> _PROMPT_:
Count the lines in the material below that contain the word "things" and reply with that number only.

> _EXTRACTED DATA_:
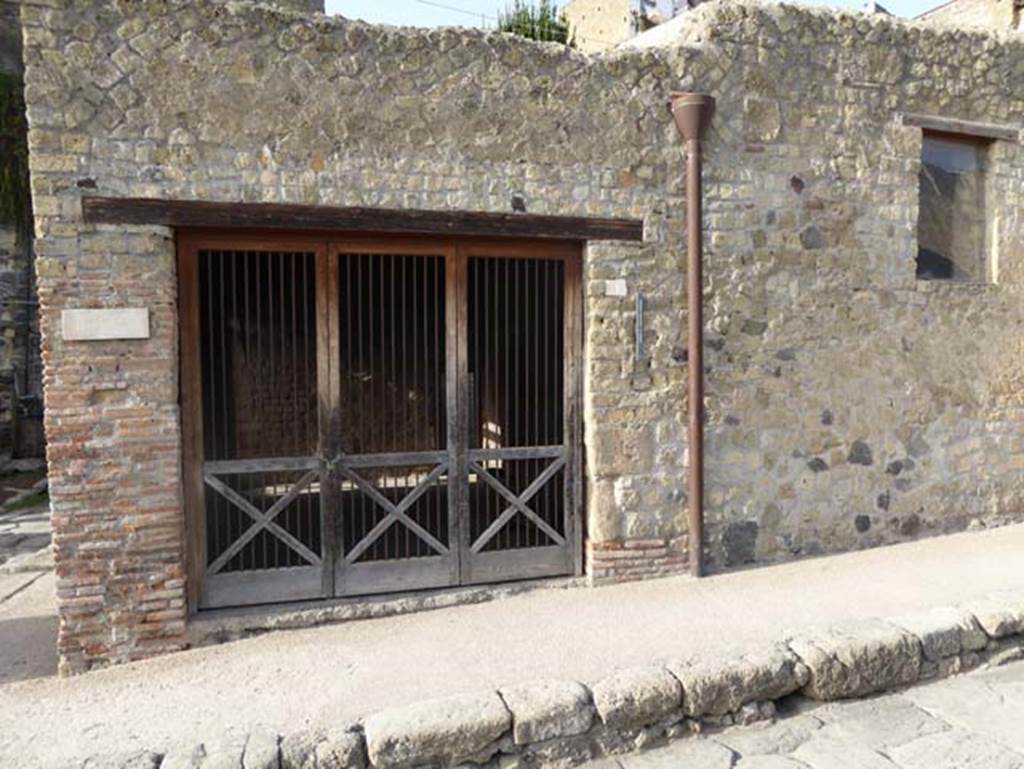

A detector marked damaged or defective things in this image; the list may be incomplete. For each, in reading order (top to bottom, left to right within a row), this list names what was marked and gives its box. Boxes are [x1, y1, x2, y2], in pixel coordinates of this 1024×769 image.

rusty brown pipe [671, 91, 712, 577]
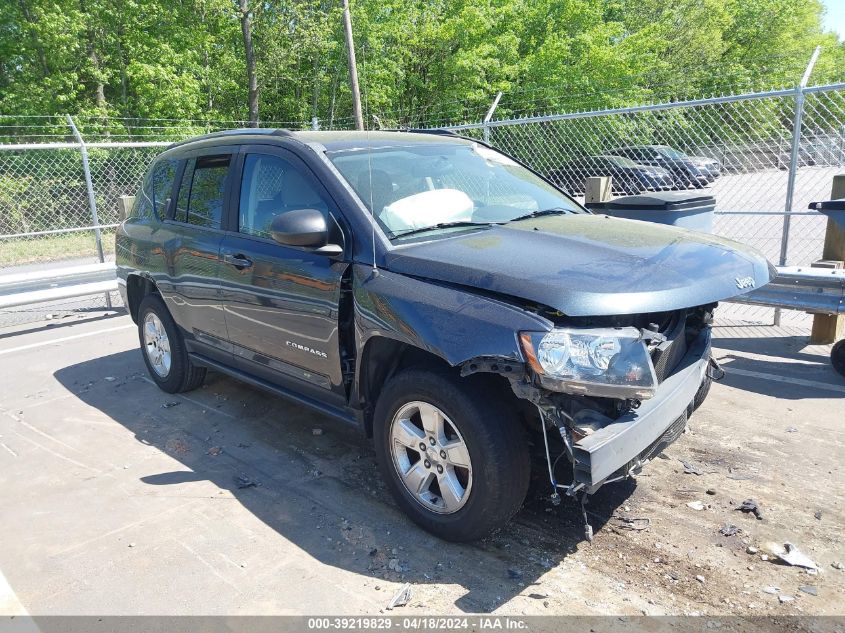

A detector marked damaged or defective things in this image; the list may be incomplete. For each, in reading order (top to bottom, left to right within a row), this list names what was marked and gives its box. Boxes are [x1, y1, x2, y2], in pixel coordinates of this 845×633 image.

damaged black suv [117, 128, 772, 540]
crumpled front bumper [572, 324, 708, 492]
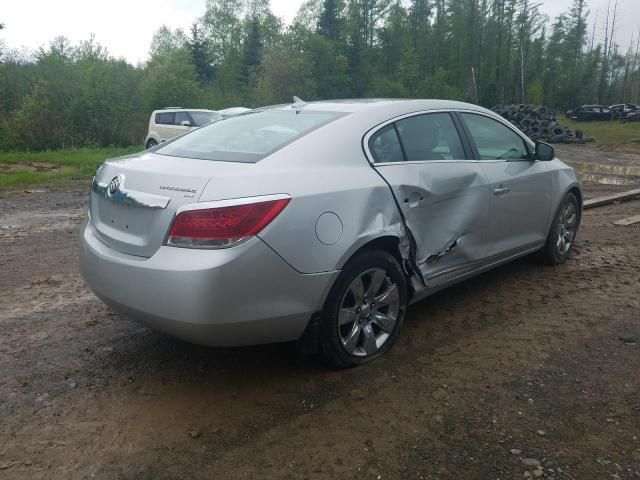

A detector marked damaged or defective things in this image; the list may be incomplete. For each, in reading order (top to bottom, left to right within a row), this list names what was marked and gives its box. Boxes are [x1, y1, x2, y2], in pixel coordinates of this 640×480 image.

dented car door [364, 112, 490, 284]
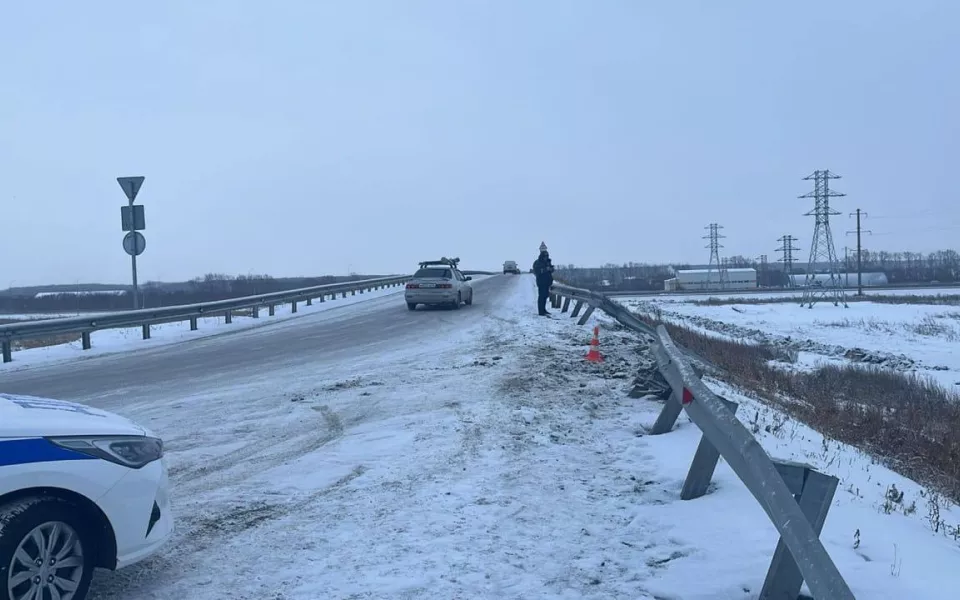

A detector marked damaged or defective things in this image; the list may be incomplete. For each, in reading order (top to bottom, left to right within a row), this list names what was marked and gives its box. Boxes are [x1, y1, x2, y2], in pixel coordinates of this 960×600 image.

damaged guardrail [0, 276, 408, 364]
damaged guardrail [548, 282, 856, 600]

> _CORRECT RESPONSE_:
4